Image-based spatial reasoning data:
=====
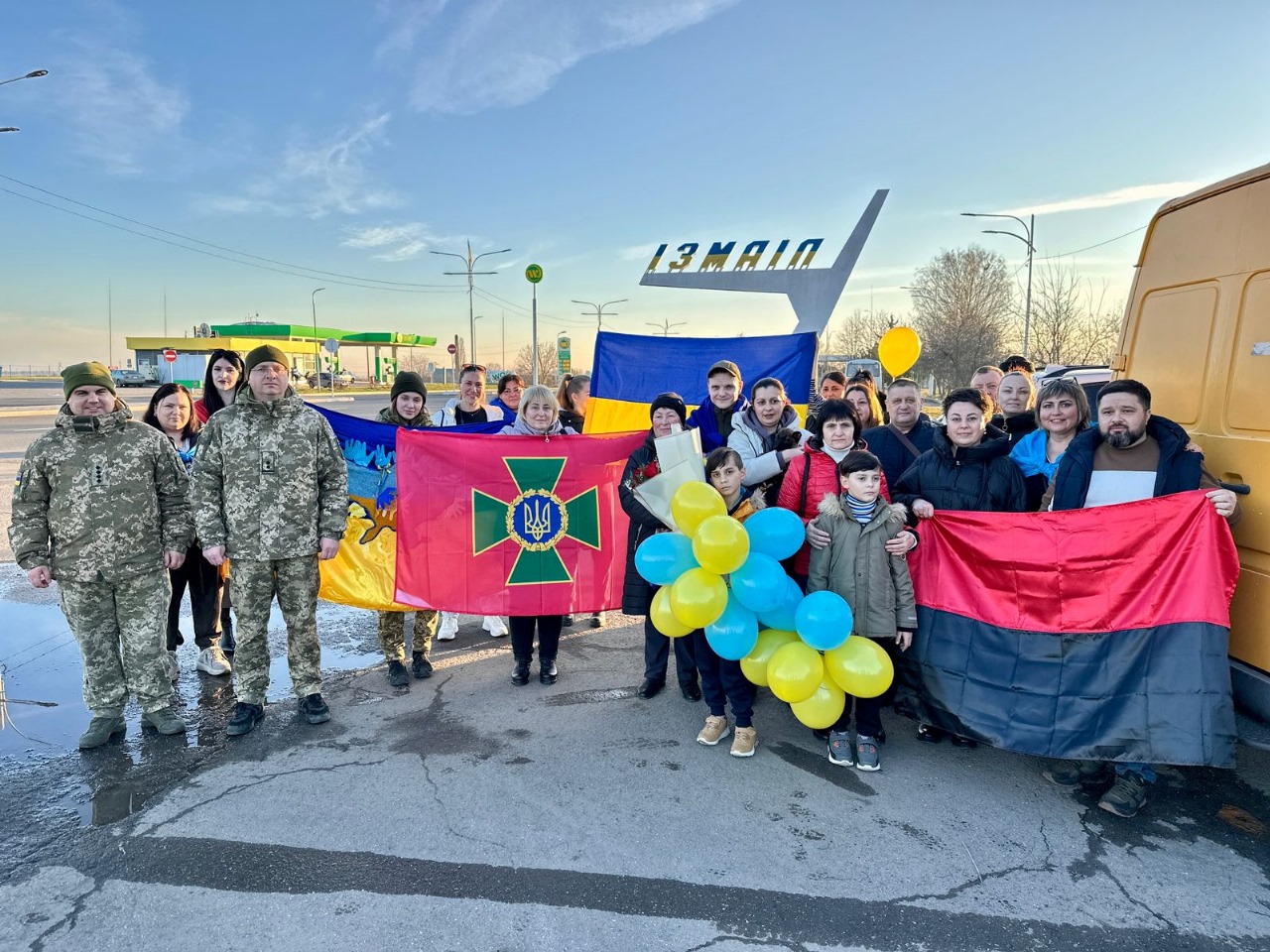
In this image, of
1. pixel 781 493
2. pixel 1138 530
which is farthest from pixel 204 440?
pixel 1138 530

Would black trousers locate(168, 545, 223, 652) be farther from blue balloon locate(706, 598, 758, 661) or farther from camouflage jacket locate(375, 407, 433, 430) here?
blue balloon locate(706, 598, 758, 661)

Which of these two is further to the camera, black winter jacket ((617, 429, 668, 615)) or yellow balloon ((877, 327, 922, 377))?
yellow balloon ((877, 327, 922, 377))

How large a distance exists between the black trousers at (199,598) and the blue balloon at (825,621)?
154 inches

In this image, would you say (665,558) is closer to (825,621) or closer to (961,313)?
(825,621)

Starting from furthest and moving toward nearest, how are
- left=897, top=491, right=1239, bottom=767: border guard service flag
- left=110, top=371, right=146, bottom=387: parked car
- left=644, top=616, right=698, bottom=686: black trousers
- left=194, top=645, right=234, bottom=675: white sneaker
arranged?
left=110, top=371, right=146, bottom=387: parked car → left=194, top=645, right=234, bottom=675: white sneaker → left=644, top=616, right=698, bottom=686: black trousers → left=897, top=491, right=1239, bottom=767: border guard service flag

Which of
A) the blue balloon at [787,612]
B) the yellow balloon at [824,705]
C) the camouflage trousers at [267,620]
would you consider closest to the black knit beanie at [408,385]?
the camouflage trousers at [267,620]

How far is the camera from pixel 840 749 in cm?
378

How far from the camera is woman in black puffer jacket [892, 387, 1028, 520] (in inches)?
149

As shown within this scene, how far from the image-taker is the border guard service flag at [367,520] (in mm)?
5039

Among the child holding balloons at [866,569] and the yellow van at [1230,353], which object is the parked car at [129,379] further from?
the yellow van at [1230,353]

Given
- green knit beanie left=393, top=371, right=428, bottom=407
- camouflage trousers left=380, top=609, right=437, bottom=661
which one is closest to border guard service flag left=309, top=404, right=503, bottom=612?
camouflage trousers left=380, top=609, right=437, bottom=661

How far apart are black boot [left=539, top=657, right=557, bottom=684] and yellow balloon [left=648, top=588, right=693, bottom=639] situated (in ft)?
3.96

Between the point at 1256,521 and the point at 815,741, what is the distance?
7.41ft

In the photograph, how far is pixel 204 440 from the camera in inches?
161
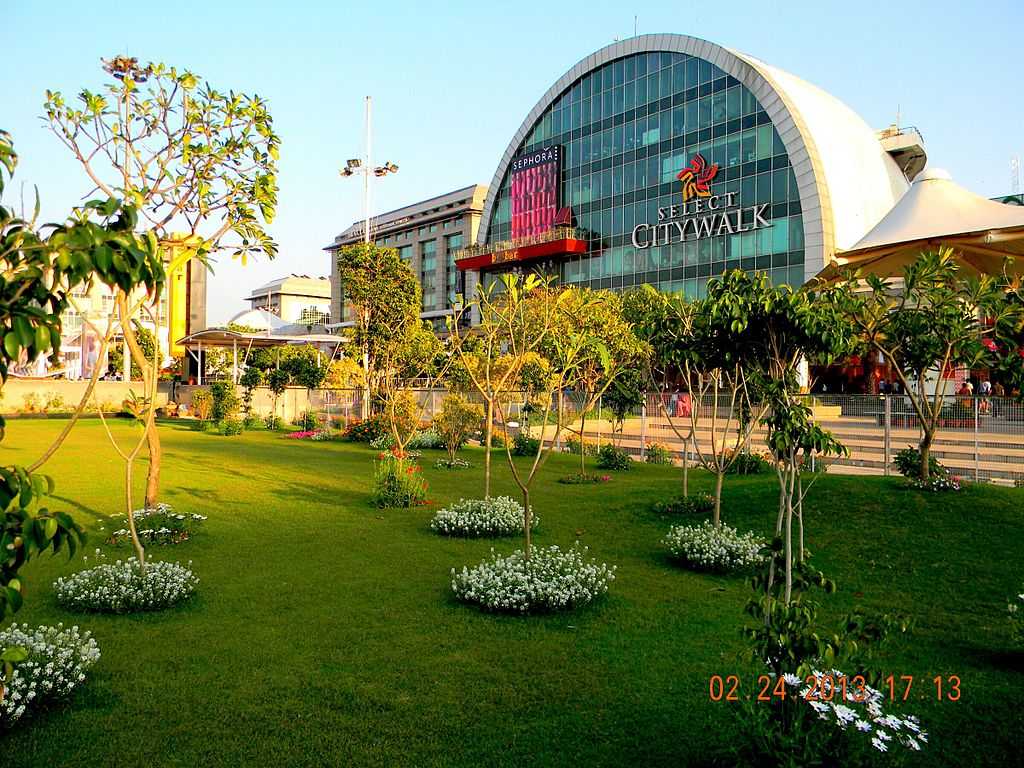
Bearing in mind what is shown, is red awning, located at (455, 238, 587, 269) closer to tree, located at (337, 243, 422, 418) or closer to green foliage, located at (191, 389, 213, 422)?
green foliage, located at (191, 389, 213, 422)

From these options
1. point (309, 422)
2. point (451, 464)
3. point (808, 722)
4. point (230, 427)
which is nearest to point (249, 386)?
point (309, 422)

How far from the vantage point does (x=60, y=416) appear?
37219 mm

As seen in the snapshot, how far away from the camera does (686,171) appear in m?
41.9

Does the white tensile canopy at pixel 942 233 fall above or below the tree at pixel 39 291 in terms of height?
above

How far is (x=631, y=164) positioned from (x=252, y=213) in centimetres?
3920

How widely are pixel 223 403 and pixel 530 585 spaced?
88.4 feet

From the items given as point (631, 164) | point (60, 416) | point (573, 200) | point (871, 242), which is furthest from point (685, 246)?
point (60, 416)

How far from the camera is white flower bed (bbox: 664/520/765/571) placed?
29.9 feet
=====
Problem to solve:
All the lines above are to be given again exactly as they read, with the pictures removed.

Response for this exercise:
In this image, of
1. pixel 781 493
2. pixel 1138 530
which is farthest from pixel 204 440?
pixel 1138 530

Would black trousers locate(168, 545, 223, 652) be farther from blue balloon locate(706, 598, 758, 661) or farther from camouflage jacket locate(375, 407, 433, 430) here?
blue balloon locate(706, 598, 758, 661)

Which of these two is further to the camera, black winter jacket ((617, 429, 668, 615)) or yellow balloon ((877, 327, 922, 377))?
yellow balloon ((877, 327, 922, 377))

How large a distance exists between the black trousers at (199,598) and the blue balloon at (825,621)?
154 inches

In this image, would you say (665,558) is closer to (825,621) or closer to (961,313)?
(825,621)

Starting from furthest and moving toward nearest, how are
- left=897, top=491, right=1239, bottom=767: border guard service flag
- left=110, top=371, right=146, bottom=387: parked car
- left=644, top=616, right=698, bottom=686: black trousers
- left=194, top=645, right=234, bottom=675: white sneaker
arranged?
left=110, top=371, right=146, bottom=387: parked car → left=194, top=645, right=234, bottom=675: white sneaker → left=644, top=616, right=698, bottom=686: black trousers → left=897, top=491, right=1239, bottom=767: border guard service flag

Which of
A) the blue balloon at [787,612]
B) the yellow balloon at [824,705]
C) the camouflage trousers at [267,620]
would you consider closest to the black knit beanie at [408,385]?
the camouflage trousers at [267,620]

How far is the camera from pixel 840 749 in cm?
378

How far from the camera is woman in black puffer jacket [892, 387, 1028, 520] (in inches)?
149

As shown within this scene, how far from the image-taker is the border guard service flag at [367,520] (in mm)?
5039

Among the child holding balloons at [866,569] and the yellow van at [1230,353], which object is the parked car at [129,379] further from?
the yellow van at [1230,353]

Given
- green knit beanie left=393, top=371, right=428, bottom=407
- camouflage trousers left=380, top=609, right=437, bottom=661
which one is closest to border guard service flag left=309, top=404, right=503, bottom=612?
camouflage trousers left=380, top=609, right=437, bottom=661

How far apart are black boot [left=539, top=657, right=557, bottom=684] and yellow balloon [left=648, top=588, right=693, bottom=639] situated (in ft)?
3.96

Between the point at 1256,521 and the point at 815,741, what is the distance?
7.41ft

In the photograph, how far is pixel 204 440 from the camera in inches?
161
Bearing in mind what is shown, is red awning, located at (455, 238, 587, 269) closer to tree, located at (337, 243, 422, 418) or closer to green foliage, located at (191, 389, 213, 422)?
green foliage, located at (191, 389, 213, 422)

From these options
1. point (309, 422)
2. point (451, 464)
3. point (808, 722)
4. point (230, 427)
which is nearest to point (249, 386)?
point (309, 422)

How far from the vantage point does (x=60, y=416) appear?
37219 mm

As seen in the snapshot, how far away from the camera does (686,171) appear in m?
41.9

Does the white tensile canopy at pixel 942 233 fall above or below the tree at pixel 39 291 in terms of height?
above

How far is (x=631, y=164) positioned from (x=252, y=213) in centimetres?
3920

How widely are pixel 223 403 and pixel 530 585 spaced?
88.4 feet

From the items given as point (631, 164) | point (60, 416) | point (573, 200) | point (871, 242), which is furthest from point (685, 246)?
point (60, 416)

How far from the camera is white flower bed (bbox: 664/520/765/571) placed?
29.9 feet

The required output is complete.